16. Precisaria, ainda, elevar, inclusive qualitativamente, a produção e
manter a inflação sob controle, e isso só seria possível retirando dos
oligopólios, na maioria de transnacionais, o domínio, sem concorrência, sobre
os mercados e acabando com os abusos dos detentores dos serviços públicos
privatizados e dados em concessões.
17. Ora, o que o atual Executivo federal está fazendo é o contrário de
tudo isso, apoiado pelo Congresso, sempre entreguista. Não só mantêm-se as
privatizações e as concessões, que já haviam deteriorado a qualidade e
encarecido os preços da eletricidade e das telecomunicações, como se ampliam os
privilégios dos grupos que os exploram. Além disso, o Estado prossegue fugindo
a seus deveres, ao entregar novas áreas, como aeroportos, portos e ferrovias.

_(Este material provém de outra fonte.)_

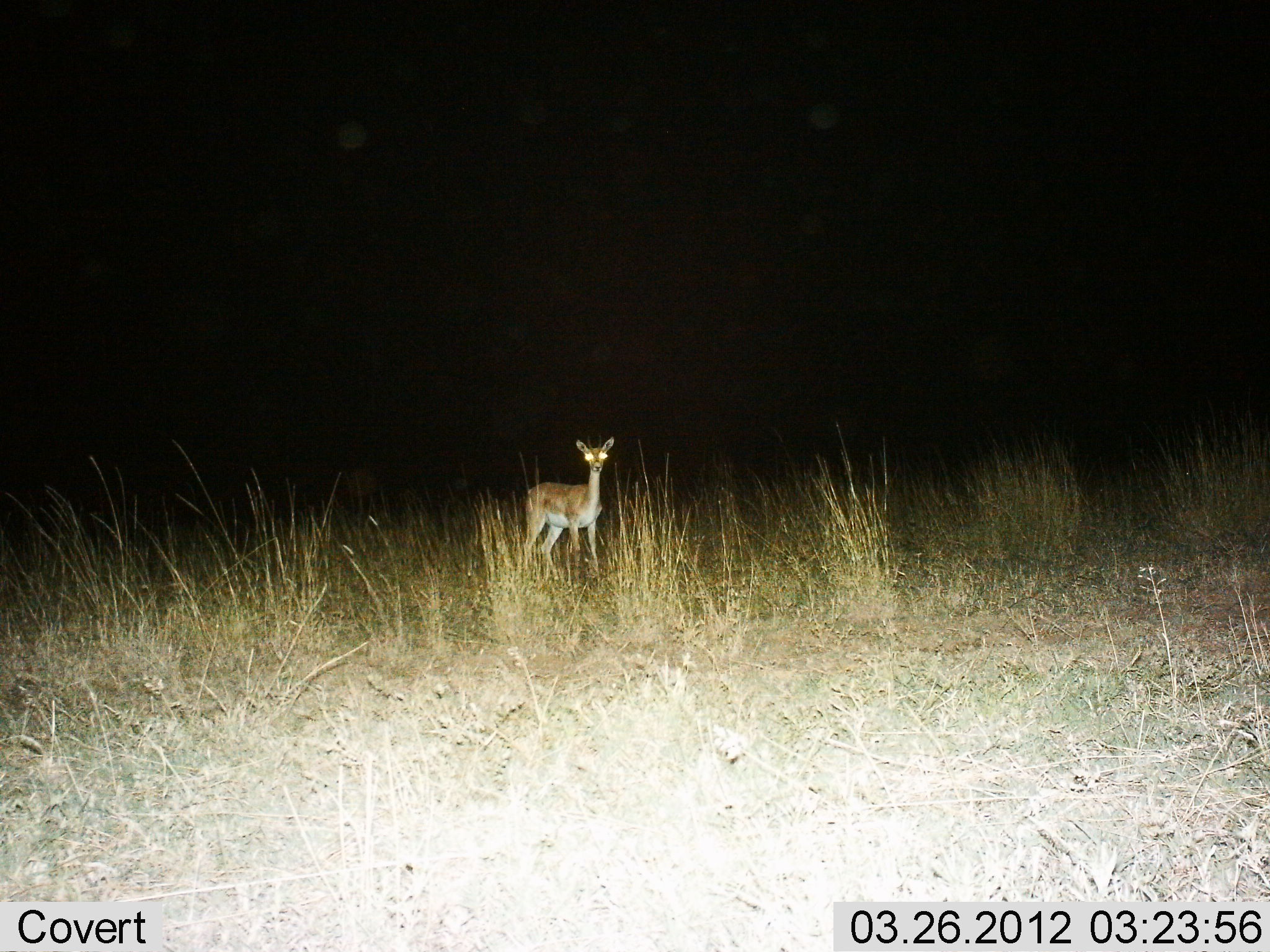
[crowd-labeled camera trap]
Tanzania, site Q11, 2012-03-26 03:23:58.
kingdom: Animalia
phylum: Chordata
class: Mammalia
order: Artiodactyla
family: Bovidae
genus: Madoqua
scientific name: Madoqua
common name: dikdik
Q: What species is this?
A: Dikdik (Madoqua).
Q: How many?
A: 1.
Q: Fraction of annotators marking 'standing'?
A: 100%.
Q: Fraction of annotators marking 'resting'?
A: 0%.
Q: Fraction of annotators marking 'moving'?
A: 0%.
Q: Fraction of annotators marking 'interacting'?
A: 0%.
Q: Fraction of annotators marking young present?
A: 0%.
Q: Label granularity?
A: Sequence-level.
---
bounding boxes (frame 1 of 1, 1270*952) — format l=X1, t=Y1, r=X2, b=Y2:
animal: l=521, t=437, r=615, b=578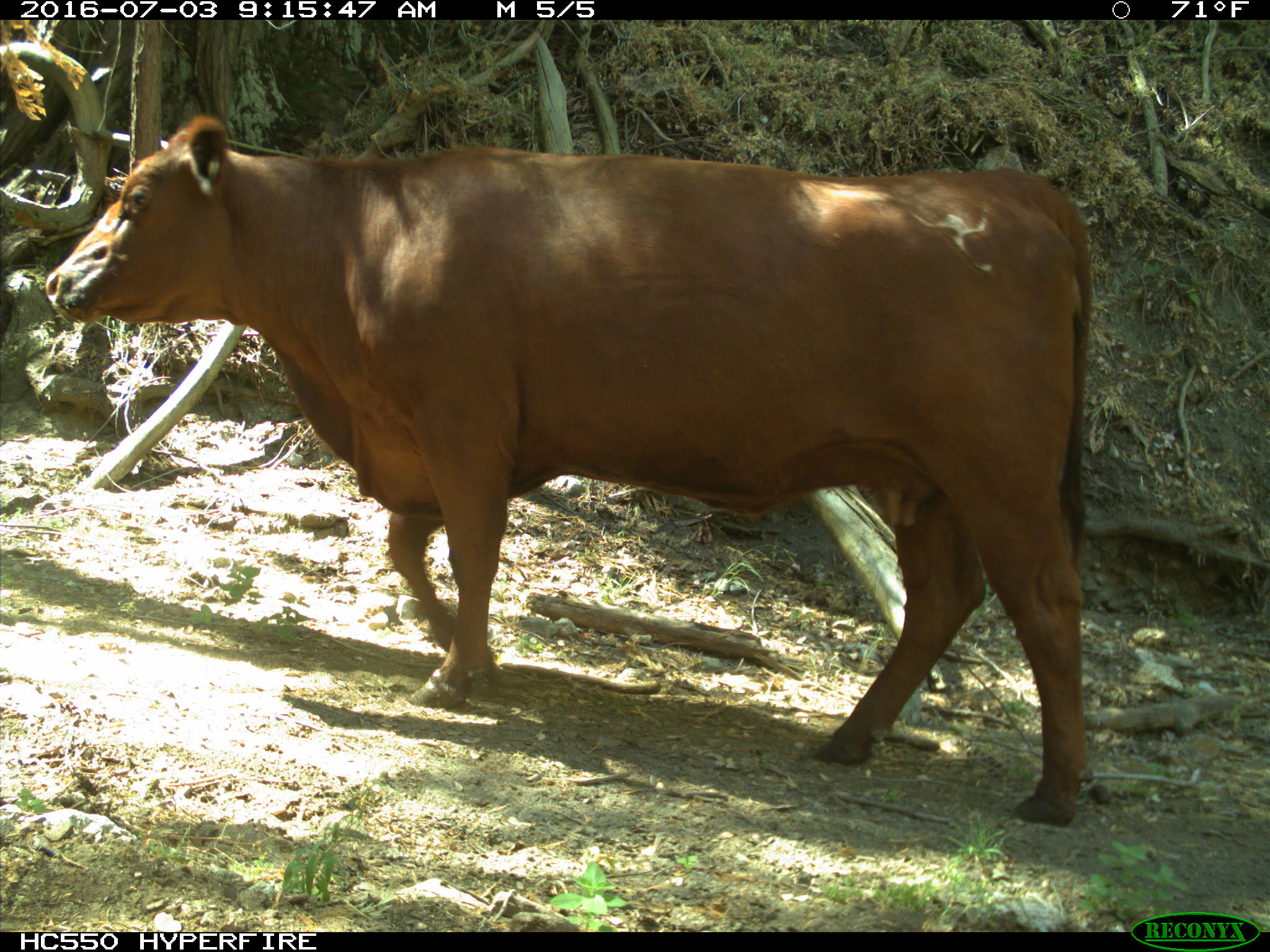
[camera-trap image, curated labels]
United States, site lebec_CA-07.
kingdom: Animalia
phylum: Chordata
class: Mammalia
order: Artiodactyla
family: Bovidae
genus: Bos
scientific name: Bos taurus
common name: domestic cow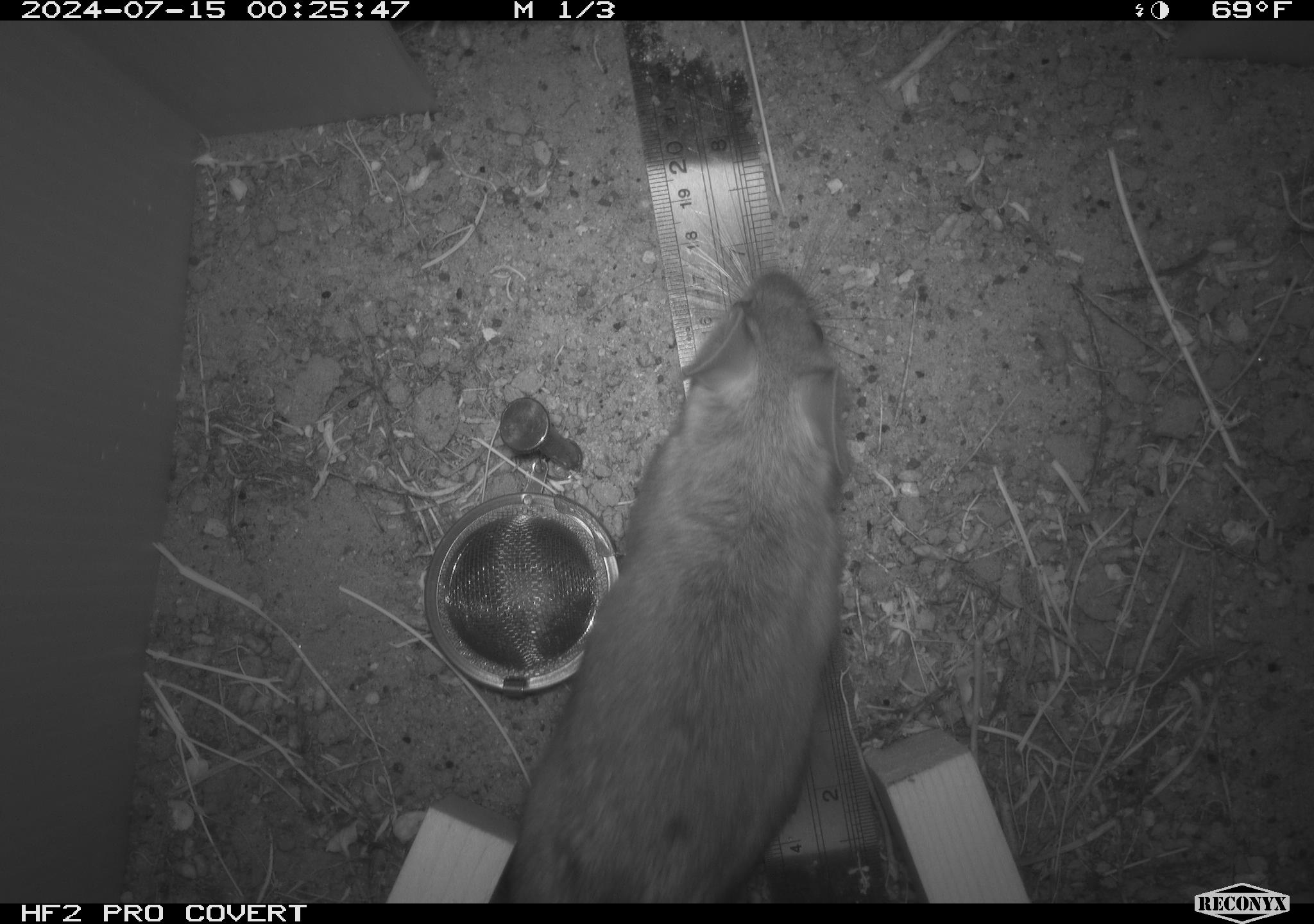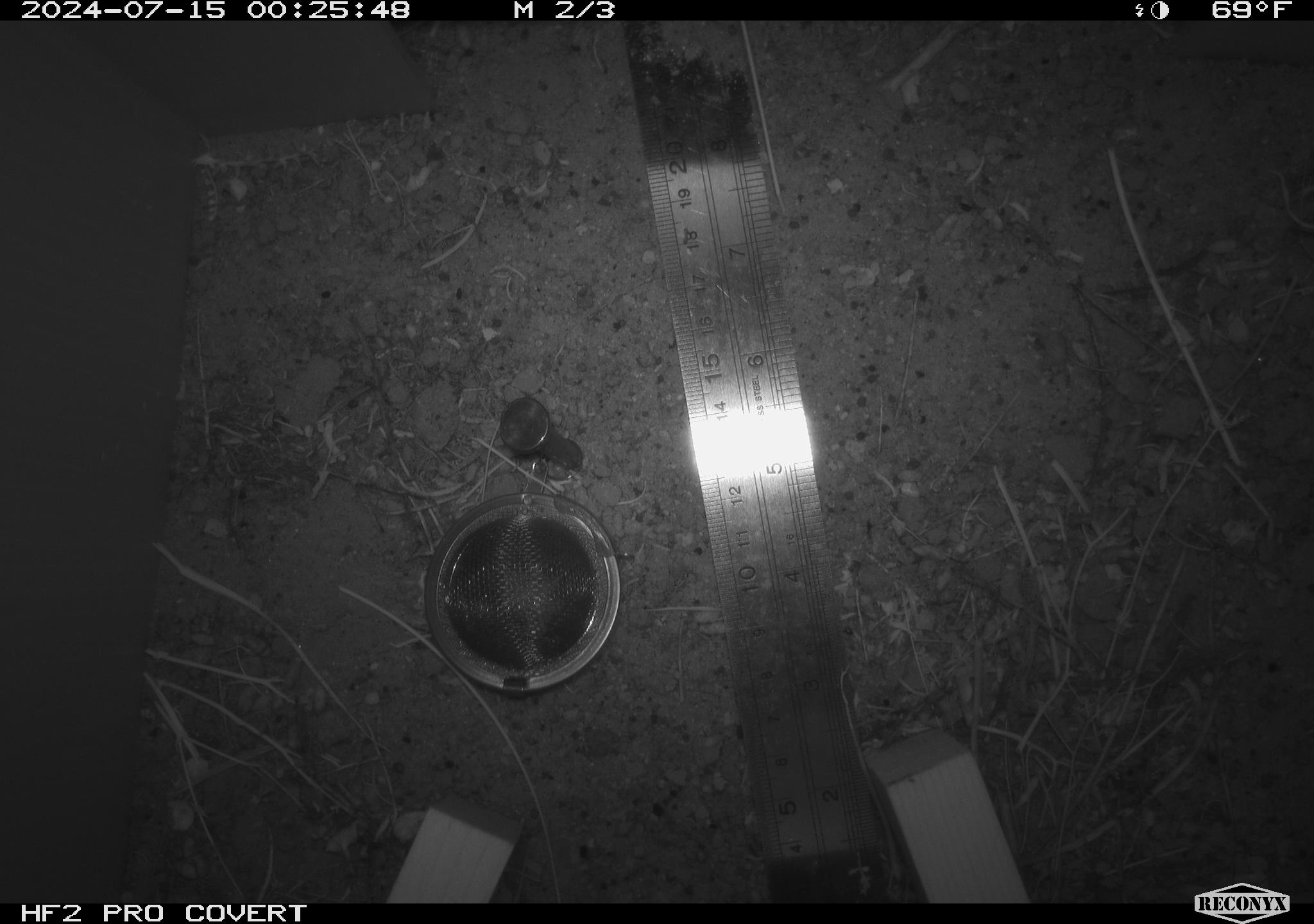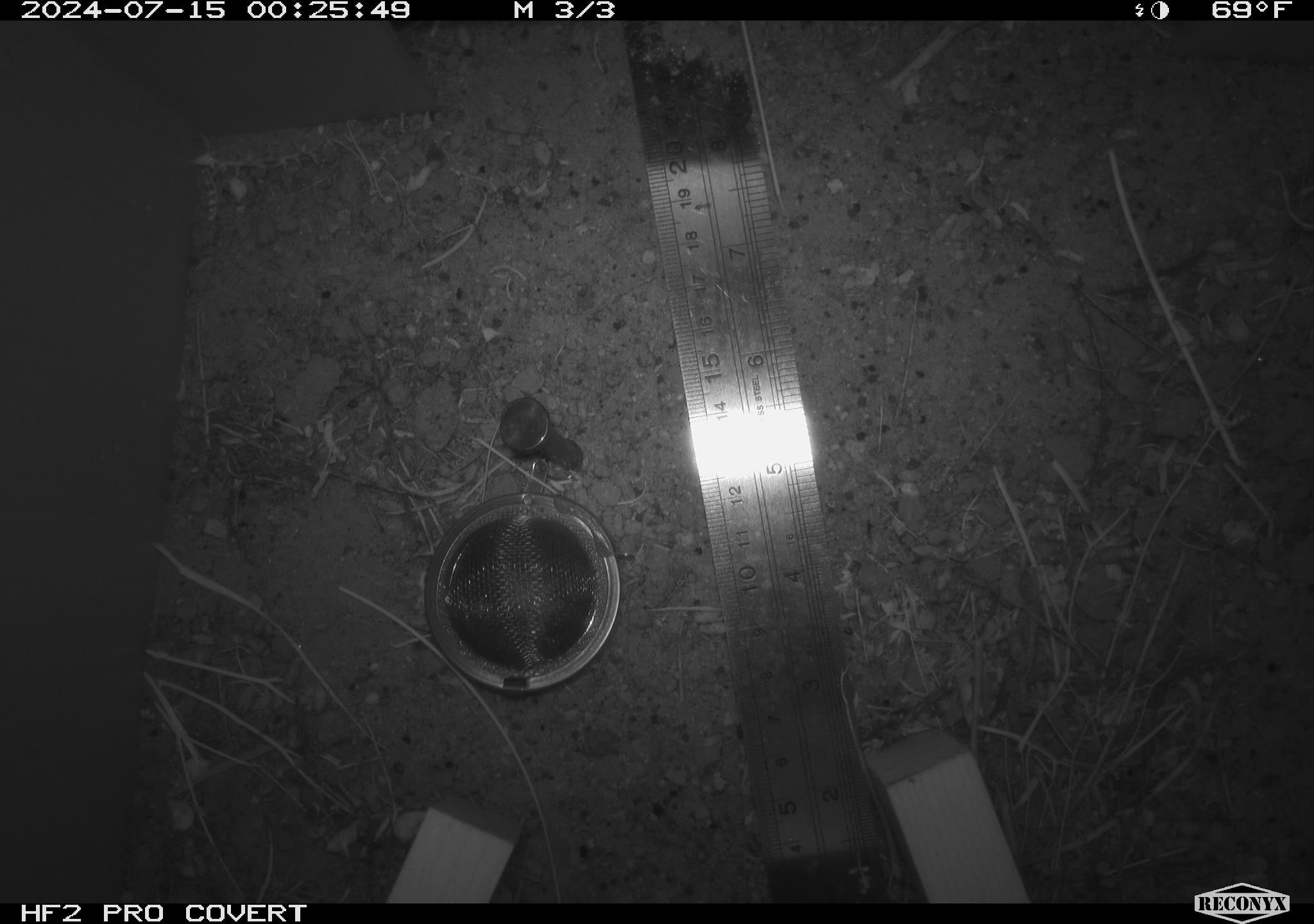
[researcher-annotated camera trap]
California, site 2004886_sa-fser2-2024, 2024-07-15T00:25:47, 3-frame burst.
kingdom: Animalia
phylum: Chordata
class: Mammalia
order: Rodentia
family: Cricetidae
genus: Neotoma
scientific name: Neotoma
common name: pack rat or woodrat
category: neotoma species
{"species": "neotoma species (pack rat or woodrat) (Neotoma)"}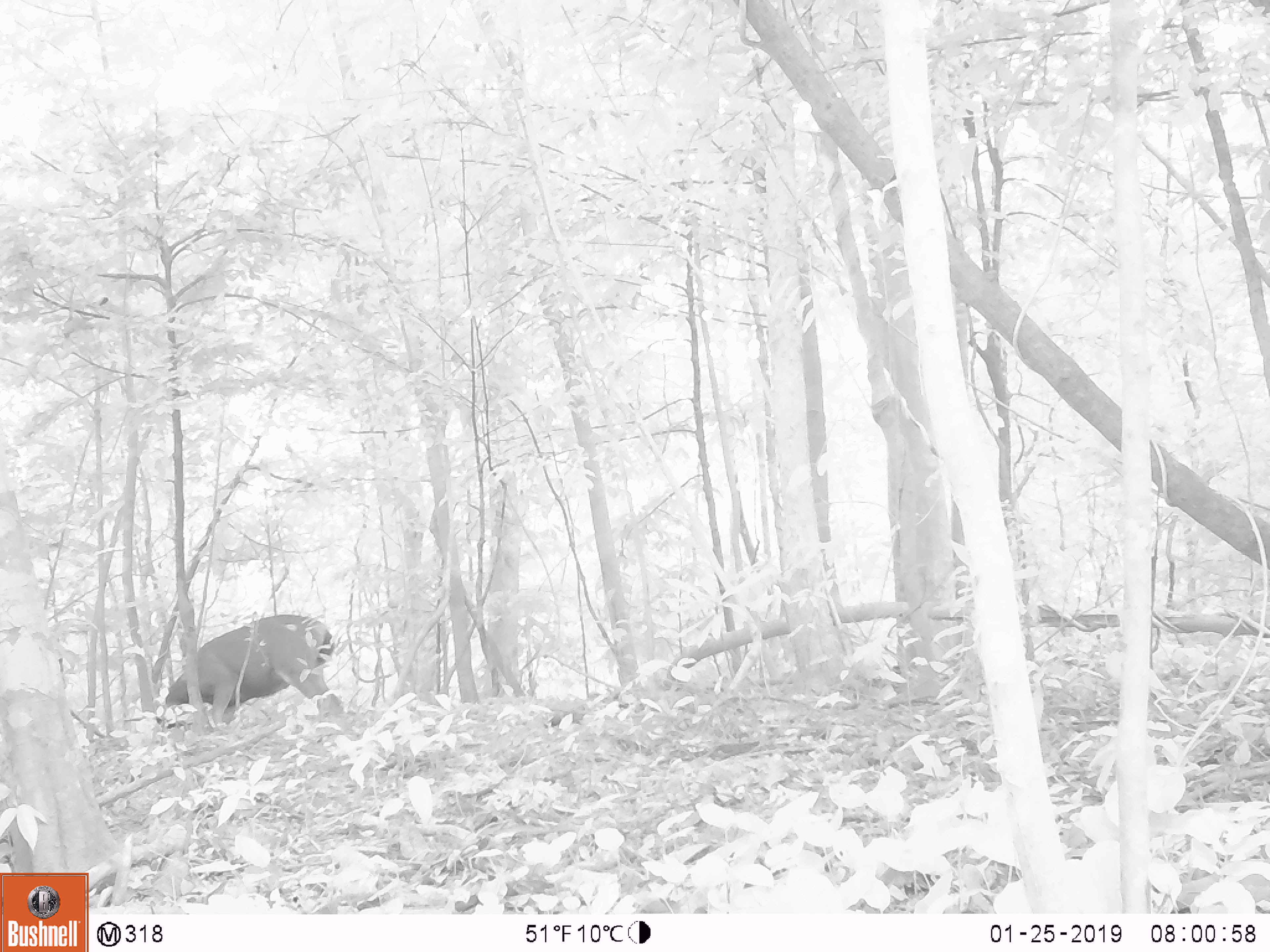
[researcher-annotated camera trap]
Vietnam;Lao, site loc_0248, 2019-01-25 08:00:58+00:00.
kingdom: Animalia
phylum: Chordata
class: Mammalia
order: Artiodactyla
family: Cervidae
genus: Rusa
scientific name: Rusa unicolor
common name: sambar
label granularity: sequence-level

18. O modelo é outorgar a exploração dos serviços, oferecendo dinheiro
público e financiamento, a juros mínimos, por bancos estatais, e garantir lucro
elevado e sem risco aos beneficiários.
19. Em requinte privatista, regado a dinheiro dos contribuintes, o
governo planeja que o Tesouro e o BNDES repassem recursos aos bancos privados
para emprestarem aos concessionários dos novos serviços privatizados.
20. Ou seja: mais negócios para os bancos lucrarem com dinheiro que não
lhes pertence, acrescendo aos colossais fundos que já lhes são providos pelos
depositantes (em dezembro, o governo reduziu em mais R$ 15 bilhões, os
depósitos compulsórios dos bancos no Banco Central).
21. Lucro sem comparação em todo o mundo para grupos privados - garantido
e sem risco - tudo bancado pelo Estado – é como o governo pretende promover o
crescimento dos investimentos em infra-estrutura.
22. “Pretendem” diminuir o famigerado
“custo Brasil”,melhorando a competitividade da economia. Mas não atentam para:
a) custos artificialmente elevados
pela contabilidade dos oligopólios;
b) o kafkiano e abstruso método usado
para que as distribuidoras (privatizadas) da energia fiquem com o grosso dos
ganhos decorrentes de preços altíssimos, sem nada terem investido na geração e
na transmissão;
c) as restrições impostas por IBAMA,
FUNAI, organizações estrangeiras e ONGs, e ministérios públicos federal e
estaduais, a que hidrelétricas sejam construídas com integral aproveitamento do
potencial hídrico;
d) a supressão das eclusas, cuja
falta deixa de criar vias fluviais navegáveis, num País em que a
infra-estrutura de transportes não poderia ser mais horrorosa;
e) a falta de adequados procedimentos
de controle dos custos das obras e de concorrência que viabilize a participação
de empresas de capital nacional de menor porte.
23. Por fim, não se consegue tornar o
Brasil competitivo aplicando vultosos recursos em pesquisa científica e
tecnológica (previstos R$ 32,9 bilhões em 2013/2014), apregoando grande salto
na inovação, porque esse dinheiro é dissipado enquanto não houver condições
para que empreendimentos de capital nacional vinguem no mercado.